Enrolling now as an EI on a convener application before June 24, 2019 has no commitment for further participation. Once the Participation Agreement has been signed (November 2019), it is possible to withdraw, however limitations and restrictions do apply. Contact LRP at bpcia@leavittrisk.com for details.

8. What is the upside or downside to either participate or not when very minimal data is available?

Participation is always voluntary.   LRP recommends bariatric surgeons enroll to participate as an EI on at least two or more Conveners in order to see their data regardless of past volume.   The data will be extremely valuable as it will tell the bariatric surgeon a great deal about where their outcomes fit in their market.   Understanding this will allow the surgeon to position themselves in their market for what is expected to be the future expansion of this type of payment model into the Commercial payer market and perhaps a mandatory Medicare model.

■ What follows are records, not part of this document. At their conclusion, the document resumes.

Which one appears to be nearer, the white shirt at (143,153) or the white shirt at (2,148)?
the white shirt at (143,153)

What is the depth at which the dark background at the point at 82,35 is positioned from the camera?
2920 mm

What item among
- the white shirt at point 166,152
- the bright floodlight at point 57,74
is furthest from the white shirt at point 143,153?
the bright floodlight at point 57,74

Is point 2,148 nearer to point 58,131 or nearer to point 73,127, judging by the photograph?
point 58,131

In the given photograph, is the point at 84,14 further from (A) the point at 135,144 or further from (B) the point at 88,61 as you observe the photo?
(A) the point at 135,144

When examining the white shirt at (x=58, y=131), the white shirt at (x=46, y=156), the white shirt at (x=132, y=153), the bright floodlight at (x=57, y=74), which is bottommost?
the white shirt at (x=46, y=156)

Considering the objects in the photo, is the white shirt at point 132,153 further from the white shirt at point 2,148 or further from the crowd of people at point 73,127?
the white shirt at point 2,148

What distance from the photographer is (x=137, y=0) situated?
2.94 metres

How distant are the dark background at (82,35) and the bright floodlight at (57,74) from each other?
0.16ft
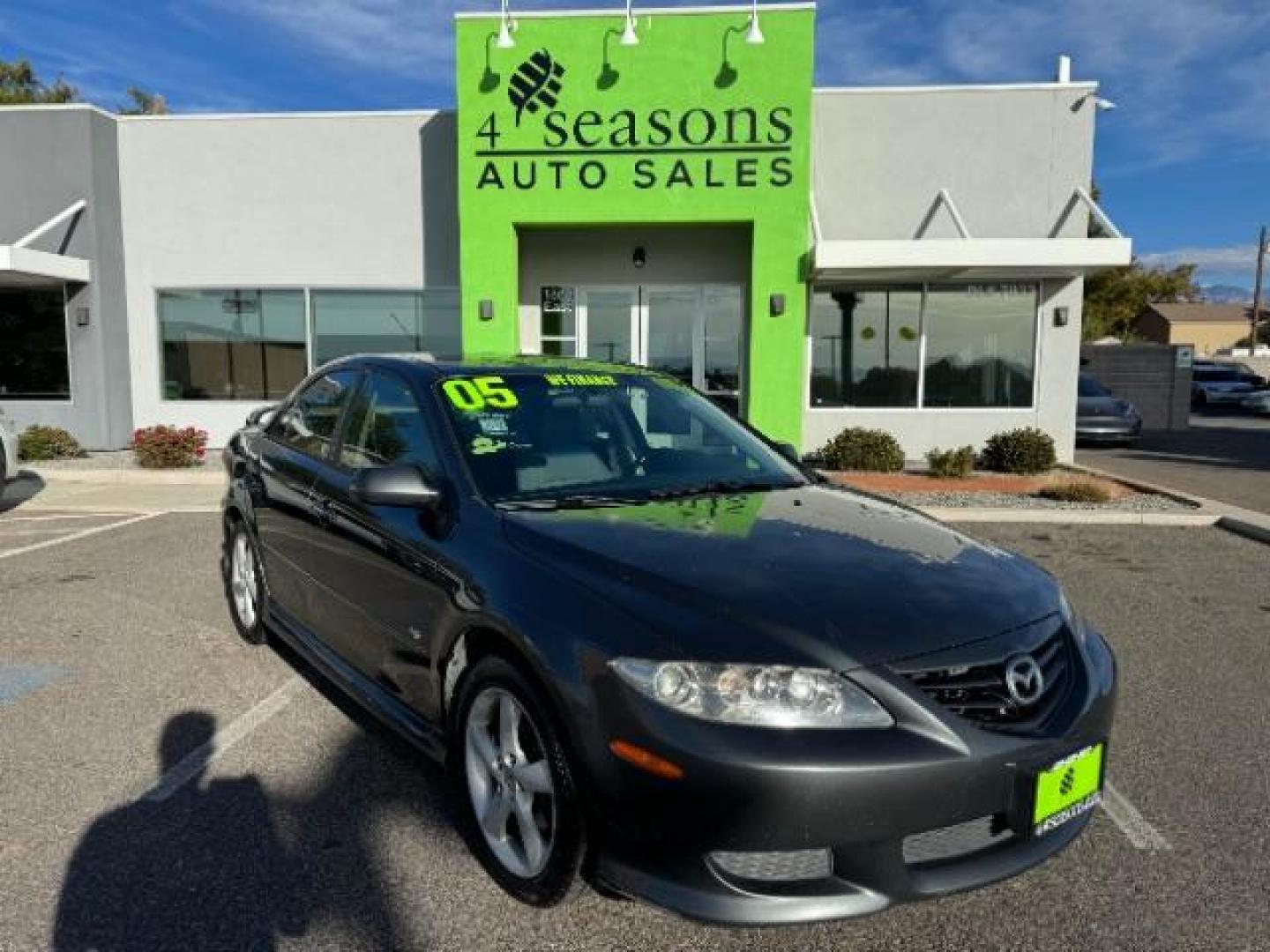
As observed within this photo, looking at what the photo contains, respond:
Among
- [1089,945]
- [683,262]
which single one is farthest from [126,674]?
[683,262]

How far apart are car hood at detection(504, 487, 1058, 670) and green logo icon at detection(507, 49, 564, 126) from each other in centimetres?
996

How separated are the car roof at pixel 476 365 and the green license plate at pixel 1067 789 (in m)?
2.48

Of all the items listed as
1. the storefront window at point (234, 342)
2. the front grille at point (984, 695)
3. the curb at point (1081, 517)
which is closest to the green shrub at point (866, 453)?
the curb at point (1081, 517)

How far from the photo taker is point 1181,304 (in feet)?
285

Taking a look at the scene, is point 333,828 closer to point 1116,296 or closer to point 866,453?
point 866,453

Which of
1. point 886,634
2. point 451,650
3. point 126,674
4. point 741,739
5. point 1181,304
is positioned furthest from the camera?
point 1181,304

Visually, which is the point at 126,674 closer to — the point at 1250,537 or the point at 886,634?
the point at 886,634

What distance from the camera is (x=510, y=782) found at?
8.79 feet

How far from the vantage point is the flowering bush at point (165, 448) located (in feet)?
39.1

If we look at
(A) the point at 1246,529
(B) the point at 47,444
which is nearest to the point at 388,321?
(B) the point at 47,444

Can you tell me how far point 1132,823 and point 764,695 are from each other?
74.1 inches

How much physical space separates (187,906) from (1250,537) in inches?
359

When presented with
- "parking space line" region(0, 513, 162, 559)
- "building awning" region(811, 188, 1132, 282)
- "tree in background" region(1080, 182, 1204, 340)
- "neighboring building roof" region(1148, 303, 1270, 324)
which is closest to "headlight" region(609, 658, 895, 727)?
"parking space line" region(0, 513, 162, 559)

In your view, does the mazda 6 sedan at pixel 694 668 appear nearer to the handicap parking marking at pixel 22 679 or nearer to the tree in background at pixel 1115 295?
the handicap parking marking at pixel 22 679
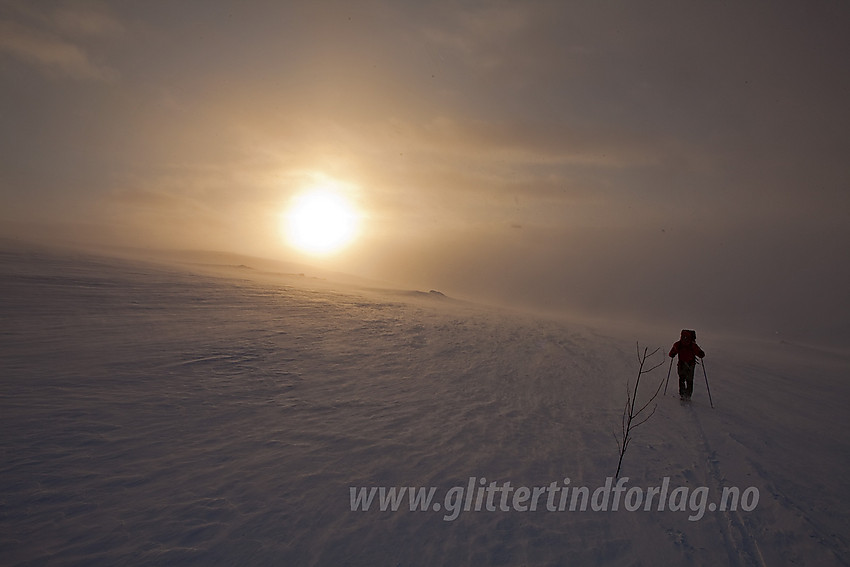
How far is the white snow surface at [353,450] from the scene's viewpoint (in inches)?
151

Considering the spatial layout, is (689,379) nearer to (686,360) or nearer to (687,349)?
(686,360)

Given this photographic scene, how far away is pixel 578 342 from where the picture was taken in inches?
624

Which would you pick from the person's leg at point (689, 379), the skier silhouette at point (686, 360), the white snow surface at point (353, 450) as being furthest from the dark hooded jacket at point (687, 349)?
the white snow surface at point (353, 450)

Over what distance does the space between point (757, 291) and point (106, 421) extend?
315 ft

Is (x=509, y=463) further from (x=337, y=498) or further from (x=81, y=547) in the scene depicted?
(x=81, y=547)

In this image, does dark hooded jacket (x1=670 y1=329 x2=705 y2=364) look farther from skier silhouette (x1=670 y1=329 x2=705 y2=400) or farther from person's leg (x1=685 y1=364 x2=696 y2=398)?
person's leg (x1=685 y1=364 x2=696 y2=398)

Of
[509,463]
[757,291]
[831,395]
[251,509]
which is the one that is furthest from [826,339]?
[251,509]

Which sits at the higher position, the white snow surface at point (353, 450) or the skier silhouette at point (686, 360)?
the skier silhouette at point (686, 360)

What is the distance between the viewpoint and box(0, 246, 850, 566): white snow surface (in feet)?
12.6

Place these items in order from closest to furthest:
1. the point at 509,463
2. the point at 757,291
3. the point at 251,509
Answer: the point at 251,509 → the point at 509,463 → the point at 757,291

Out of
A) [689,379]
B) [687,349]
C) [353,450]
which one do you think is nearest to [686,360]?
[687,349]

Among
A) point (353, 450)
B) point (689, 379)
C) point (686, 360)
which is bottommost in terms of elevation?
point (353, 450)

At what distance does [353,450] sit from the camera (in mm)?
5695

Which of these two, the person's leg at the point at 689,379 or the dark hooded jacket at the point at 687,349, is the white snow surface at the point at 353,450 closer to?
the person's leg at the point at 689,379
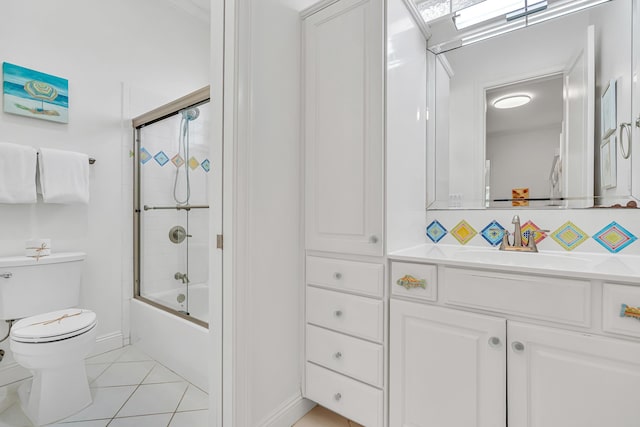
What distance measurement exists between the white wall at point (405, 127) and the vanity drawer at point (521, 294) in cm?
31

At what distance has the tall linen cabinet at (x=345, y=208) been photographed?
1.30 metres

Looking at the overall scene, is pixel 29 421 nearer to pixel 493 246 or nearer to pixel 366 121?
pixel 366 121

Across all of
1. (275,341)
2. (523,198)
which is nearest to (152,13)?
(275,341)

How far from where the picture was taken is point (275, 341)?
140 centimetres

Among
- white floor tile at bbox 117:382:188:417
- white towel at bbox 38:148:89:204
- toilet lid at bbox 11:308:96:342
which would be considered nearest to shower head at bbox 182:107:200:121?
white towel at bbox 38:148:89:204

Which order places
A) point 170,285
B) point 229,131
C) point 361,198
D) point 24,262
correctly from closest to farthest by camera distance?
1. point 229,131
2. point 361,198
3. point 24,262
4. point 170,285

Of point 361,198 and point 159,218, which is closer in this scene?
point 361,198

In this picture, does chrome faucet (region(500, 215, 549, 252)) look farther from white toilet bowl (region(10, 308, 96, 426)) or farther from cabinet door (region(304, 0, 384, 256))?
white toilet bowl (region(10, 308, 96, 426))

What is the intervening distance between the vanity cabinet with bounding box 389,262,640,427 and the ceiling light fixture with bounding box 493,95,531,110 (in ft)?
3.14

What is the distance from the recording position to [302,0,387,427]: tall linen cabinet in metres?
1.30

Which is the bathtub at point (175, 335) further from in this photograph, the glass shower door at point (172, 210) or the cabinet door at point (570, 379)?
the cabinet door at point (570, 379)

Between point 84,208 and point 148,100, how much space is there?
96 cm

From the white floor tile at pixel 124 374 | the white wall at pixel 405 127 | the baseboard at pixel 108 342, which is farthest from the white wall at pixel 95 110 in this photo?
the white wall at pixel 405 127

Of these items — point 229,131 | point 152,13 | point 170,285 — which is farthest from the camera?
point 152,13
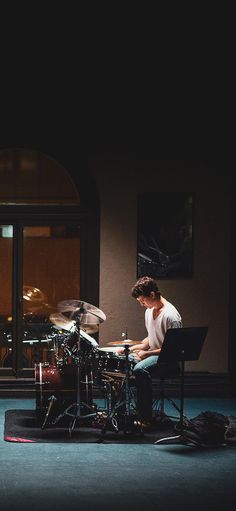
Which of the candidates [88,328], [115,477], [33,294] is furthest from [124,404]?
[33,294]

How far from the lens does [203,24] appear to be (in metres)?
10.1

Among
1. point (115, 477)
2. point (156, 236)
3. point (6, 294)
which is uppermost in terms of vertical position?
point (156, 236)

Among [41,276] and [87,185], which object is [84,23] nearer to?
[87,185]

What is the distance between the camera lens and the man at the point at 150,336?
310 inches

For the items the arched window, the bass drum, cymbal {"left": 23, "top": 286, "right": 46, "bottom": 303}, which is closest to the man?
the bass drum

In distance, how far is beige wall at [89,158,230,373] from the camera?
9766 millimetres

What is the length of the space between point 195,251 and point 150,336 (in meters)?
1.96

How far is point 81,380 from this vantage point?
806 cm

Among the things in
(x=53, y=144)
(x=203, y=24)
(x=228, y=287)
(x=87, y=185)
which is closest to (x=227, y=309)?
(x=228, y=287)

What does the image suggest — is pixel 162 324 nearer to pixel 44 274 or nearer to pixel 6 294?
pixel 44 274

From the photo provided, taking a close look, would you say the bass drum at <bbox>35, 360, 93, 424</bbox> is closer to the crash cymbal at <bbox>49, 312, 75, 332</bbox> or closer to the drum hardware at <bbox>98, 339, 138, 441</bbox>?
the drum hardware at <bbox>98, 339, 138, 441</bbox>

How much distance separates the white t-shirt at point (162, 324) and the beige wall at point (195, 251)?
1577 millimetres

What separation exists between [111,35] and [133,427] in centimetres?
499

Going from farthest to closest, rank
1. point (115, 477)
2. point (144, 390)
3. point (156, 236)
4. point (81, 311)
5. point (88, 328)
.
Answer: point (156, 236)
point (88, 328)
point (144, 390)
point (81, 311)
point (115, 477)
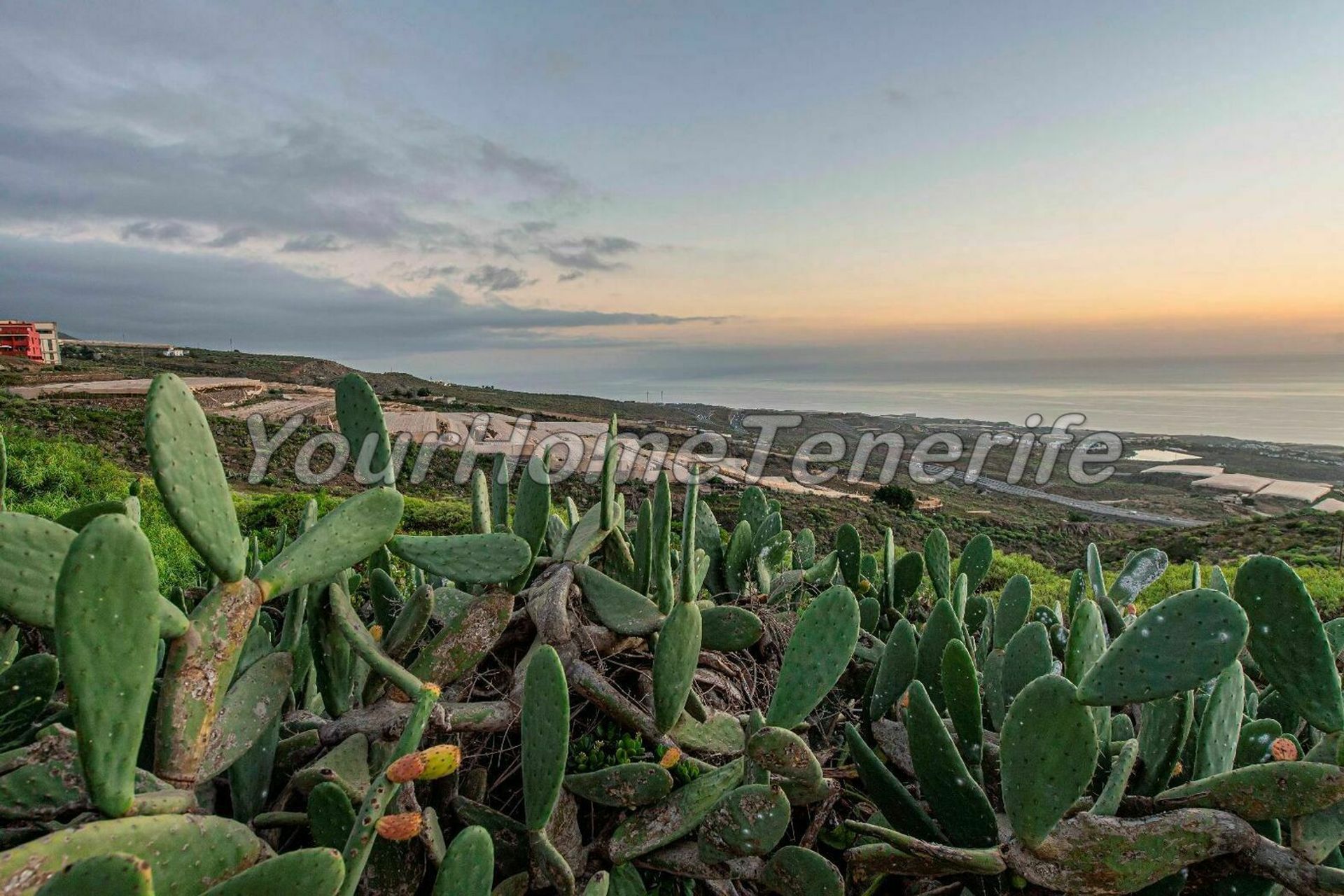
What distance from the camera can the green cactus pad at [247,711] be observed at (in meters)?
1.17

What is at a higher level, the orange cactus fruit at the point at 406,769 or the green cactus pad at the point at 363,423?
the green cactus pad at the point at 363,423

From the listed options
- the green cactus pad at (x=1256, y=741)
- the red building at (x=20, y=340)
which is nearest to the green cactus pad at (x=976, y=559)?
the green cactus pad at (x=1256, y=741)

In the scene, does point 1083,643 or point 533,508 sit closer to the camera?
point 1083,643

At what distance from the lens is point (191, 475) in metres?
1.15

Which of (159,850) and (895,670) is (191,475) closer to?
(159,850)

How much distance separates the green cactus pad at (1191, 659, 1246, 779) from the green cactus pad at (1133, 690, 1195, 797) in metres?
0.03

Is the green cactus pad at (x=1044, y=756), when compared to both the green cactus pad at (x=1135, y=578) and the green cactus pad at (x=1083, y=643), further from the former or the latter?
the green cactus pad at (x=1135, y=578)

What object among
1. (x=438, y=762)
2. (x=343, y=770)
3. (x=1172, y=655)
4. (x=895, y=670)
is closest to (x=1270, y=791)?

9. What is the difference between enrolling with Leavitt Risk Partners and enrolling directly with Medicare? Is it the BLISCare protection additional feature?

See Q’s 1 and 2.  Time and expense are the two key differences.   BLISCare downside protection is included when the EI enrolls to participate with LRP as Convener.    Costs are deferred until the Medicare process is completed several months later.  BLISCare is also available to the broader market however the cost must be paid at the time cases are performed.

10. If I do very few Medicare patients, is it needed to participate?

Participation is always voluntary. LRP recommends bariatric surgeons enroll to participate as an EI on at least two or more Conveners in order to see their data regardless of past volume. The data will be extremely valuable as it will tell the bariatric surgeon a great deal about where their outcomes fit in their market. Understanding this will allow the surgeon to position themselves in their market for what is expected to be the future expansion of this type of payment model into the Commercial payer market and perhaps a mandatory Medicare model.

11. If there are multiple partners in a group, do all partners need to participate?

No as participation is voluntary.   Only one surgeon in the group must be on the enrollment form.  Medicare will provider Target Price data for all physicians in the group however.

12. If one partner has a higher cost, do they have to pay a higher premium, (i.e. their reimbursement is less) or is their higher cost absorbed over the group?

Yes, under the LRP Convener program each EI will ultimately bear the BLISCare costs that reflect their own individual experience.

13. I’m curious how the program with Leavitt Risk will work. Will it basically be a cash pay price that they pay the hospital and anesthesiologist on behalf of the patient?

No, it will work quite a bit differently.   For example, there is no premium payment up front at the time of the case.   All costs come out of the final adjudication several months after the period ends.   Other important differences exist.  Contact LRP at bpcia@leavittrisk.com for details.

14. What is to prevent these surgeons and hospitals from deferring "higher risk patient" and sub-selecting out cases with lower risk and cost to maximize profit?

That potential could exist.   This is one reason why Leavitt Risk is agreeing to cover all of the downside risk for those surgeons who choose to participate with us.    By covering the downside risk, we feel it will allow the bariatric surgeon to ease their way into this type of payment process.    The subsequent experience, reinforced with our data will help them make a well-informed decision on patient selection.